19.2.21

LIMPAR A CABEÇA E FAZER O CORPO PAGAR

Por Joaquim Letria

Parece que foi ontem que eu saía às duas da manhã duma segunda sessão duma Revista do Parque Mayer, perfeitamente a tempo de encontrar cafés abertos com gente a conversar e a máquina dos expressos ainda ligada.

Depois dum café e de dois dedos de conversa, saltava-se gostosamente de cabaret em cabaret.

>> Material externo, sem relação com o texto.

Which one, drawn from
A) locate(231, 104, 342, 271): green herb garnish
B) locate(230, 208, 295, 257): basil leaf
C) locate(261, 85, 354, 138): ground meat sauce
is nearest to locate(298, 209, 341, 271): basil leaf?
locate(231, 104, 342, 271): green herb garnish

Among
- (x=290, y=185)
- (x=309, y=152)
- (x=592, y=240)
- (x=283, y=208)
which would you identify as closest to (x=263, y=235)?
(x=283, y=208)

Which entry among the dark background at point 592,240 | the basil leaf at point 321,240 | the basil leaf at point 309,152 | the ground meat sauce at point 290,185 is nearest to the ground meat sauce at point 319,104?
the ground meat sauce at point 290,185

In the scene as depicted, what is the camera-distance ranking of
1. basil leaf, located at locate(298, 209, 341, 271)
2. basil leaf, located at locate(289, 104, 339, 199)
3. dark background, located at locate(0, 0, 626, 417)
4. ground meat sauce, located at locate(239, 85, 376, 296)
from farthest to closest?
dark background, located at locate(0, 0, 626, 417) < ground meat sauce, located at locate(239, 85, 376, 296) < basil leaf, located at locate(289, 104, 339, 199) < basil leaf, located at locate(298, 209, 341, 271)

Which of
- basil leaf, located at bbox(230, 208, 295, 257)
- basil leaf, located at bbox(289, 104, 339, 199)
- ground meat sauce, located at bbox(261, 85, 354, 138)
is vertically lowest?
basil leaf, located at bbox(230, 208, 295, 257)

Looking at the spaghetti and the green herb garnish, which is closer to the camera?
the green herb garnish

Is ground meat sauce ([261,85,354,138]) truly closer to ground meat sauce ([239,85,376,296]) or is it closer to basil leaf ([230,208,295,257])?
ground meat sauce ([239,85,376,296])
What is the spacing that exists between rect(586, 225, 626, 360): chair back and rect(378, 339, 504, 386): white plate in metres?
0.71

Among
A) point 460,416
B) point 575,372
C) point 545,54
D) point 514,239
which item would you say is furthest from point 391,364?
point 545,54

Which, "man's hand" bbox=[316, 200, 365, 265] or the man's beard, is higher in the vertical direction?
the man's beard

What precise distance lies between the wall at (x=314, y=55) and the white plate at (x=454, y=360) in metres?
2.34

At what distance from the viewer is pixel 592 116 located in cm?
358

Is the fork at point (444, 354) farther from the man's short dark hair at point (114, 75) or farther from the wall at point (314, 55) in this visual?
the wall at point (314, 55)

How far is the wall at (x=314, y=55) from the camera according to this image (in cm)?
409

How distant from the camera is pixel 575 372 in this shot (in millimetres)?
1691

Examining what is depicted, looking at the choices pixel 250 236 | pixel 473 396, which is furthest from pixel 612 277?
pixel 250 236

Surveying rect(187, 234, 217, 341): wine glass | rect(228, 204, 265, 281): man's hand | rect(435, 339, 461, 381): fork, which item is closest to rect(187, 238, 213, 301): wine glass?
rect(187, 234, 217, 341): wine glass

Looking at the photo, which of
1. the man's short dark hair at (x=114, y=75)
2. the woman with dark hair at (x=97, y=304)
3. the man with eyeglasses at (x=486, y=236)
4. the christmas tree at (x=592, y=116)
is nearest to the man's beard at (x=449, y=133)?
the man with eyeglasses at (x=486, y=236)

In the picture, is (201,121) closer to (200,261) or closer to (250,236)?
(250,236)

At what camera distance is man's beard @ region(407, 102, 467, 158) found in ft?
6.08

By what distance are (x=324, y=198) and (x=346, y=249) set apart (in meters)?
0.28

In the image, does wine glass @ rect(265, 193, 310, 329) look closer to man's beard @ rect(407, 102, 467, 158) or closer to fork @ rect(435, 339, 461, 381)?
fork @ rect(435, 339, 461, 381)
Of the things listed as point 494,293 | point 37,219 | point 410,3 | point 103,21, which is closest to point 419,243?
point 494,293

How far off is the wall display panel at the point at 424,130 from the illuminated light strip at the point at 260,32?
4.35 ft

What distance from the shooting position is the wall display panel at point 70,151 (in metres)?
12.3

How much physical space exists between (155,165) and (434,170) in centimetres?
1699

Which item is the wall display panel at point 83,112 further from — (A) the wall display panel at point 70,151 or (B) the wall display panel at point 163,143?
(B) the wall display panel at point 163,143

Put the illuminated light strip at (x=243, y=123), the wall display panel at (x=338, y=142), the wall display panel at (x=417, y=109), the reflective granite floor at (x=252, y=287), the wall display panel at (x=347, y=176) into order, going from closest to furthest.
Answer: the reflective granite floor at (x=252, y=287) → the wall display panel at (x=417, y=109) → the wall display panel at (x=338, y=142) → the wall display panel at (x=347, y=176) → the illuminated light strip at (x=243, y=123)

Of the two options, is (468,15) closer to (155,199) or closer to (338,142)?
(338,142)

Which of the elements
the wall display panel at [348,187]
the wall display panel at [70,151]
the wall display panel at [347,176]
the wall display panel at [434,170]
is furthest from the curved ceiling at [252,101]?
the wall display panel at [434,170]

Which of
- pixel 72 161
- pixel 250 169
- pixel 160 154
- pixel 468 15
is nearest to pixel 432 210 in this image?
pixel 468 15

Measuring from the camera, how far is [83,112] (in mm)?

Encontrávamos aí as habituais e os habituais, é verdade que se bebia bem mas ninguém picava os braços e os afectos, por um lado, e a luxúria por outro, entretinham-nos até bem dentro da madrugada, muitas vezes até de manhã.

Eu não era um desses fregueses de mercearia de bairro que, uma vez por semana, vive a aventura das grandes superfícies. Compartia com naturalidade essa promiscuidade das pequenas multidões com o gosto de desfrutar o prazer mais íntimo das pequenas lojas.

Nunca fui um incapacitado face à mais complicada adaptação de limpar a cabeça e fazer o corpo pagar o ócio, a aventura, o prazer, a dúvida e viver a vida. Era a nossa vingança da infelicidade da vida do pára-arranca, da tristeza, do abandono, das incertezas. E vai ser essa a nossa vingança daquilo que a vida nos inflige hoje, logo que a maioria de nós conserte a sua vida.

Já devem ter reparado que só muito raramente escrevo algo relacionado com a pandemia que tanto nos faz sofrer, mas recuso-me a cantar no coro de todos os que se substituem aos médicos, aos economistas, aos sociólogos, aos políticos, criando um ambiente que tanto faz sofrer, muitas vezes dizendo coisas sem fundamento mas que contribuem para a neurose e o sofrimento mental que tanta gente afecta.

Deixem os médicos e enfermeiros derrotarem a doença, os políticos fazerem o seu trabalho mesmo com algumas asneiras difíceis de aceitar que, essas sim, devem ser denunciadas, mas permitam que se pense noutras coisas, não nos imponham o lado mau de tudo o que temos de resolver no dia-a-dia das nossas vidas. E o pesadelo do futuro logo se verá.  Mais vale pensarmos assim do que submetermo-nos á monstruosa crueldade a que nos sujeitam sem nos deixarem outra saída que não seja não pensar em mais nada que não seja a desgraça desta situação.   

Transportar todo o passado livre e feliz para a nossa vida de hoje deixa-nos um mau gosto na boca e desenha-nos um sorriso triste na cara. Mas há que acreditar que tudo aquilo de que nos lembramos e os pequenos prazeres que ainda não se apagaram voltarão a ser possíveis e que ganharemos força e vontade para ajudar, estimular e conseguir levar até á vitória aqueles outros de todos nós que vão vencer este maldito tempo e que ultrapassarão as marcas mais graves que a doença nos vai deixar.